Joël Mespoulède nous propose le second chapitre de son ouvrage "Faune sauvage"

CHAPITRE 2
Il est maintenant 22h30. La nuit est à nouveau là, je suis assis dans ma voiture et c'est toujours France Inter qui joue. Du jazz, plutôt très bon pour moi qui n'aime pas le jazz. Un type qui joue de sa contrebasse et de sa voix avec une puissance et une virtuosité folles. Major truc ou colonel machin. J'ai déjà oublié le nom...
Après tout ce silence, reprendre le cours des aventures du quotidien me demande toujours un effort. Ce n'est pas la tentation de Venise mais celle de Jeremiah Johnson. J'ai besoin d'un sas avant de rentrer dans le monde. Pascale sait ça.
Au début, quand je partais plusieurs jours, avec bivouac et tout ça, au retour j'appelais ma mère. Dix minutes de conversation sur les misères du temps qui passe et les dernières aventures du chat de la voisine et je n'avais plus à craindre aucune pulsion de meurtre envers quiconque venu rompre ma bulle de silence, voisin, ami, compagne ou mieux, enfant. J'étais jeune et impétueux, c'est loin tout ça...
22h40. Dieu que cette cigarette est bonne.
La maison est paisible. Tout le monde dort ? Non. Pascale corrige des copies, la musique en sourdine, une tasse sur la table. J'aime quand elle chausse ses lunettes de prof. Le regard se lève, le sourire illumine son visage. Je me penche sur elle pour l'embrasser.
— Hummm, mon homme des bois...
— Je pue, j'ai faim, j'ai froid et je suis épuisé. Laisse-moi le temps de me doucher.
— Dis donc mon gars, c'est toi qui viens me coller tes odeurs de mâle sous le nez. D'ailleurs, je me demande bien comment tu réussis à ne pas faire fuir tes bestioles à l'odorat soi-disant si développé.
— Je les fais fuir. Par contre ça attire les fées des forêts. Tu sais, celles qui ressemblent à des donzelles de vingt printemps et qui parcourent la montagne court vêtues et sans culotte.
Je vide la tasse, le thé est encore tiède, pas sucré, mais je découvre soudain que j'ai soif. Je me sers une autre tasse et la vide et encore une autre. La montagne pompe les liquides, assèche les corps.
— Mon pauvre chéri, c'est pour ça que tu as l'air si fatigué.
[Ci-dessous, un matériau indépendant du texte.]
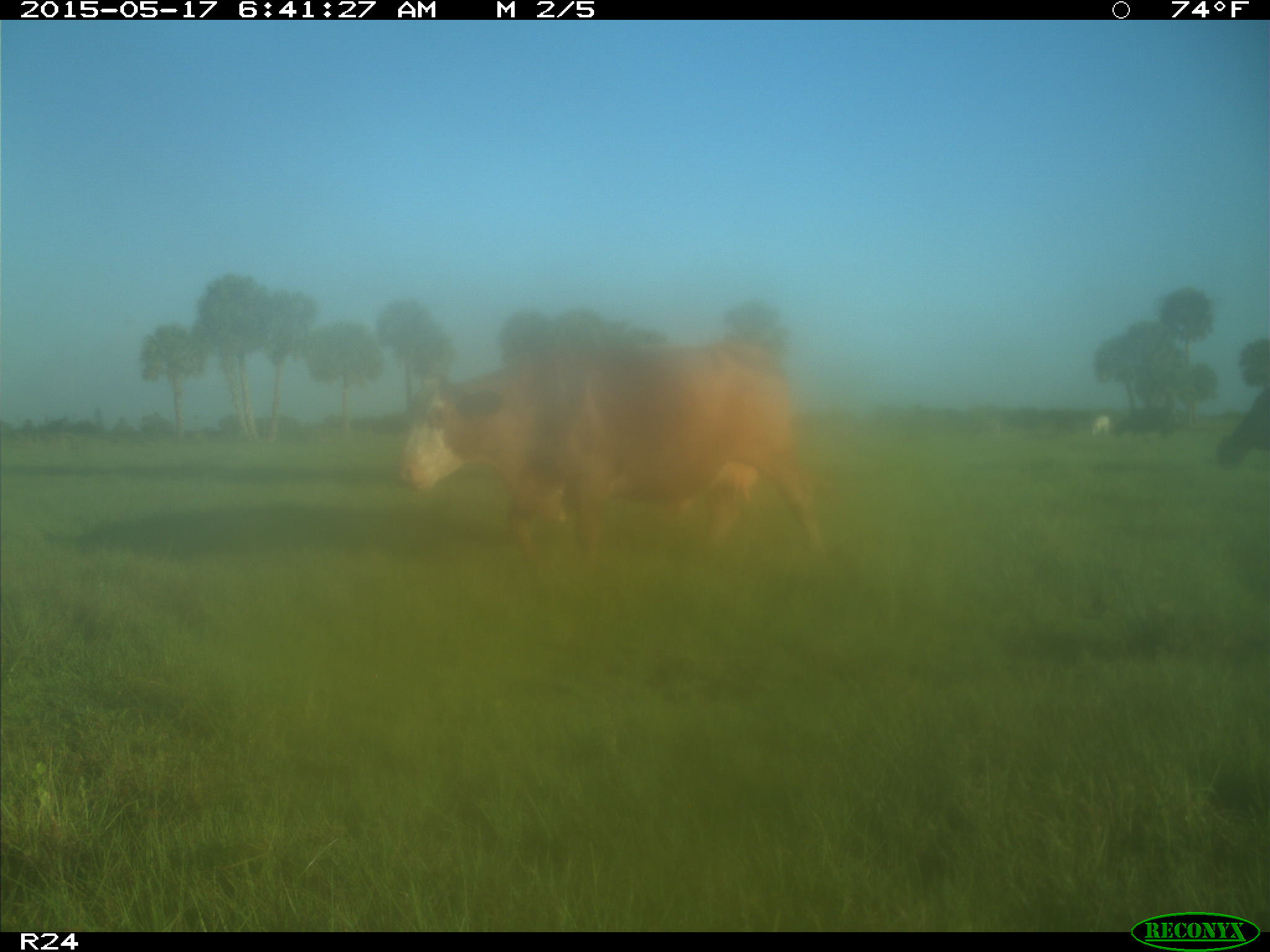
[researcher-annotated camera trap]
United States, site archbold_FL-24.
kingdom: Animalia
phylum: Chordata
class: Mammalia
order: Artiodactyla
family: Bovidae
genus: Bos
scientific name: Bos taurus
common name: domestic cow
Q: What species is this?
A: Bos taurus (domestic cow).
C'est à cause de la vilaine fée avec ses fesses à l'air.
— Ah non... Pas vilaine, bien au contraire, très, très gentille avec les hommes des bois...
Je défais mon sac, range l'objectif, benne les tee-shirts que je consomme dans le temps d'une journée de sortie dans un bac de linge sale qui leur est spécialement dévolu, vide la gourde et la pose sur l'égouttoir tête en bas, achève de remplir le lave-vaisselle des boîtes qui ont contenu mon repas, toutes choses qui avaient le don de l'exaspérer, dans les premiers temps de notre relation... « Est-ce que ça ne peut pas attendre ? » « Non ! C'est bien pour ça que je le fais maintenant ».
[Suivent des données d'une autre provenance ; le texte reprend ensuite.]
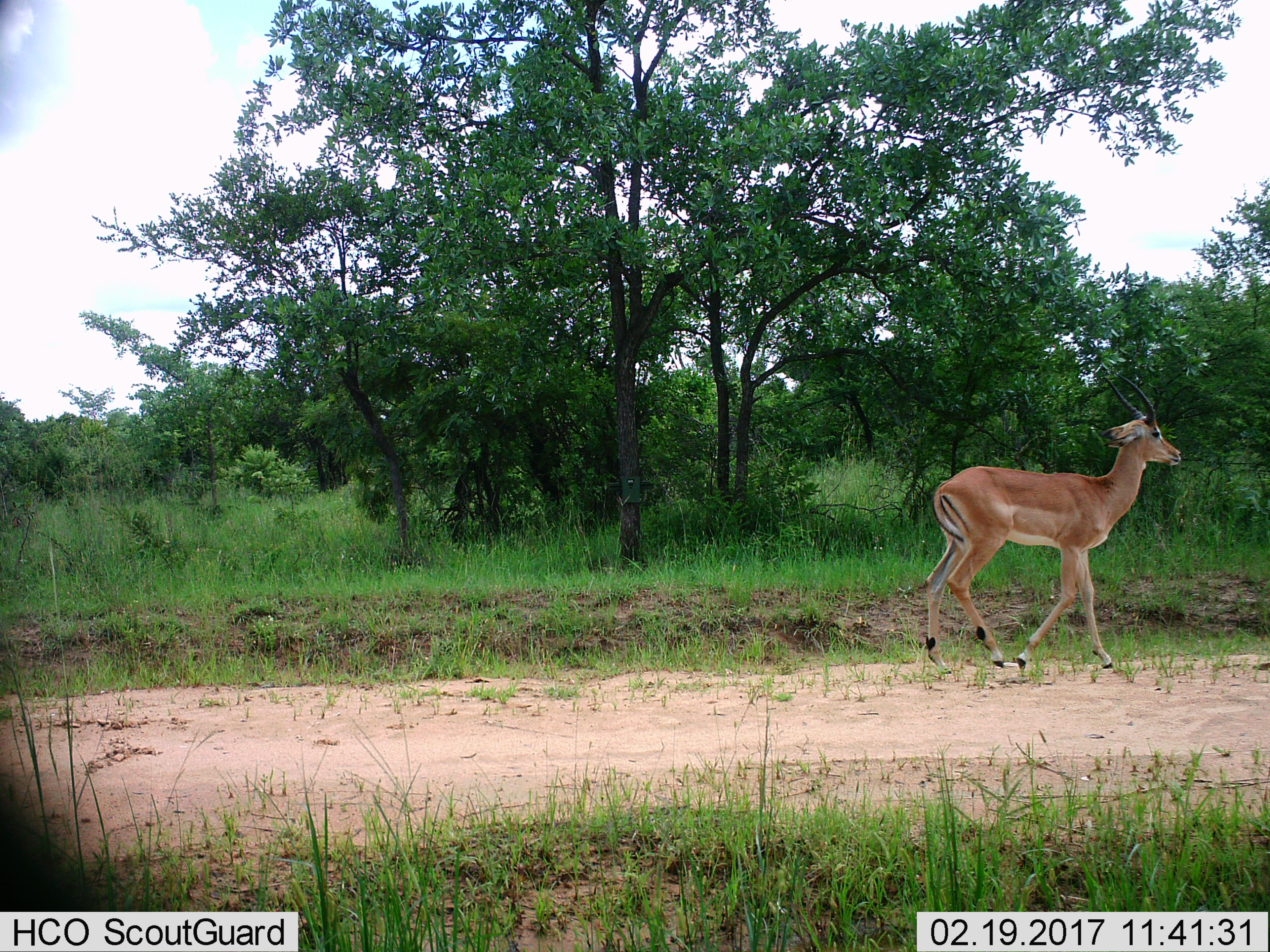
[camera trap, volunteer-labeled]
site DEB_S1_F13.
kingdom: Animalia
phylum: Chordata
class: Mammalia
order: Artiodactyla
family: Bovidae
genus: Aepyceros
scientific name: Aepyceros melampus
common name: impala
Impala (Aepyceros melampus), count 1. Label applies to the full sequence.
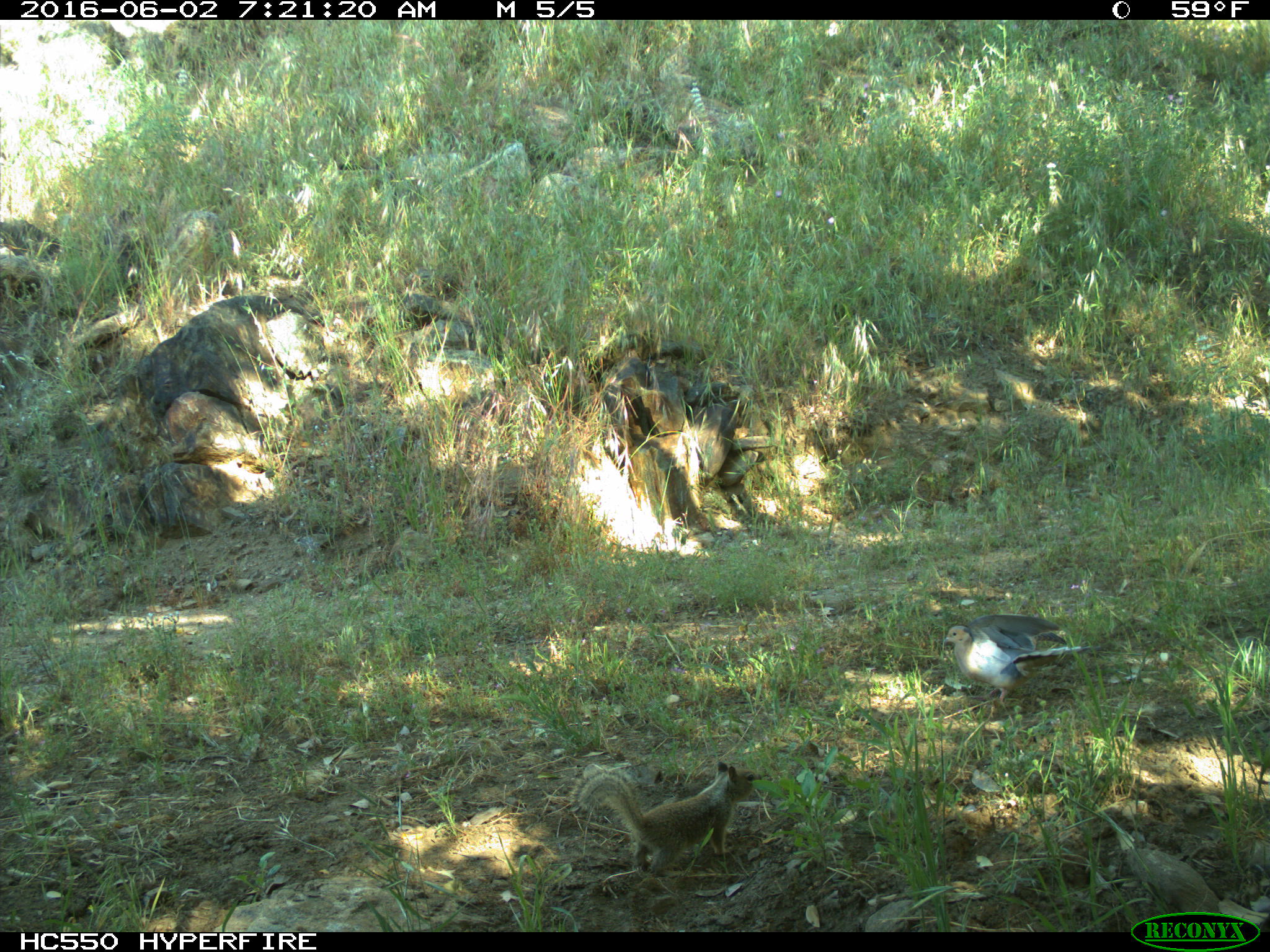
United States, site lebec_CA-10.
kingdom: Animalia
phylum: Chordata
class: Aves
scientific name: Aves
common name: birds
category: unidentified bird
Enfin je peux relier le boîtier à mon ordinateur afin de charger les 150 à 200 images de la journée. Je ferai un premier tri rapide tout à l'heure, après la douche. Pendant que la bécane mouline, je me serre tout contre Pascale.
— Tu pues, tu colles, tu es globalement d'une saleté repoussante, mais ça ne fait rien, la priorité est de charger les photos de la journée et te frotter à moi.
— D'abord ce ne sont que des taches de myrtille et d'herbe. Ensuite, le cow-boy solitaire, dès qu'il arrive quelque part, commence toujours par s'occuper de sa monture.
— Dis-donc, cow-boy solitaire, tu compares qui à ta plus belle conquête ?
— À travers le cheval, c'est l'outil de travail que j'évoque... Mais dites-moi, chère madame, quelle impudeur ! Et si votre fille venait à surgir.
— Hummm... Elle dort chez sa grande copine Julie...
— Et ça ne vous fait rien de vous frotter à un type tout puant ?
— D'abord je ne me frotte pas à un type, je me frotte à toi. Et puis juste avant que tu n'arrives, je me disais que j'aurais bien pris une douche.